Data for this exercise |

==*==

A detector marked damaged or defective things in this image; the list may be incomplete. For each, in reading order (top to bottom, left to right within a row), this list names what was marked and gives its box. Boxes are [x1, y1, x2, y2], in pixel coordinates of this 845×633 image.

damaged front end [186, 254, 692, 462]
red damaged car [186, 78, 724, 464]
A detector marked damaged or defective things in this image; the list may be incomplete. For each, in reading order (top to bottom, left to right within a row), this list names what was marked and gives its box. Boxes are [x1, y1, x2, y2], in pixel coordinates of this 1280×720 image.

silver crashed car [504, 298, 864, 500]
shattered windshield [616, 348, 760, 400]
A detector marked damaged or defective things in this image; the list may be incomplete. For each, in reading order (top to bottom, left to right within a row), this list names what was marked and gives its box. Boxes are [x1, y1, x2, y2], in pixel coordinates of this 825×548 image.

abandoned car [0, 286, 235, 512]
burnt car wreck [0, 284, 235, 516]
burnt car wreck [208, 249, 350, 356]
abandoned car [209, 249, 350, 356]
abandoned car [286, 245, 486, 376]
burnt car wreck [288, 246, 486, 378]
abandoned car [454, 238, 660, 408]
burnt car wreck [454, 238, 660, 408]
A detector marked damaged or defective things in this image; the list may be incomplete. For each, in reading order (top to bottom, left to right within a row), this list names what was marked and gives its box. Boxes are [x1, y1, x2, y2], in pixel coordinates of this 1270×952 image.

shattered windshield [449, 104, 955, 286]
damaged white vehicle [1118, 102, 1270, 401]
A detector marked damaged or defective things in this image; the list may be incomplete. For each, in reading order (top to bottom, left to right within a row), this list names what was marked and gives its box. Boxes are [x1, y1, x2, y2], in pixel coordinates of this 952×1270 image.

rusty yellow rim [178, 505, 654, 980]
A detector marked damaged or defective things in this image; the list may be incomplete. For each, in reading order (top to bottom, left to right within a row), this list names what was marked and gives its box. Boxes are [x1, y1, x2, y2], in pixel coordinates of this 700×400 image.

==*==

Rewrite all of the records above, putting "classifier" wherever "detector" appears and leaving everything else unchanged.

A classifier marked damaged or defective things in this image; the list may be incomplete. For each, in reading order (top to bottom, left to right within a row), this list names what was marked and gives its box. Boxes are [x1, y1, x2, y2], in pixel coordinates of this 845×633 image.

damaged front end [186, 254, 692, 462]
red damaged car [186, 78, 724, 464]
A classifier marked damaged or defective things in this image; the list may be incomplete. For each, in reading order (top to bottom, left to right within a row), this list names what was marked and gives its box. Boxes are [x1, y1, x2, y2], in pixel coordinates of this 1280×720 image.

silver crashed car [504, 298, 864, 500]
shattered windshield [616, 348, 760, 400]
A classifier marked damaged or defective things in this image; the list may be incomplete. For each, in reading order (top to bottom, left to right within a row), this list names what was marked and gives its box. Boxes are [x1, y1, x2, y2], in pixel coordinates of this 825×548 image.

abandoned car [0, 286, 235, 512]
burnt car wreck [0, 284, 235, 516]
burnt car wreck [208, 249, 350, 356]
abandoned car [209, 249, 350, 356]
abandoned car [286, 245, 486, 376]
burnt car wreck [288, 246, 486, 378]
abandoned car [454, 238, 660, 408]
burnt car wreck [454, 238, 660, 408]
A classifier marked damaged or defective things in this image; the list may be incomplete. For each, in reading order (top to bottom, left to right within a row), this list names what was marked and gives its box. Boxes are [x1, y1, x2, y2], in pixel coordinates of this 1270×952 image.

shattered windshield [449, 104, 955, 286]
damaged white vehicle [1118, 102, 1270, 401]
A classifier marked damaged or defective things in this image; the list may be incomplete. For each, in reading order (top to bottom, left to right within a row), this list names what was marked and gives its box. Boxes are [x1, y1, x2, y2], in pixel coordinates of this 952×1270 image.

rusty yellow rim [178, 505, 654, 980]
A classifier marked damaged or defective things in this image; the list may be incomplete. For each, in reading order (top to bottom, left to right within a row), this list names what was marked and gives its box. Boxes are [x1, y1, x2, y2], in pixel coordinates of this 700×400 image.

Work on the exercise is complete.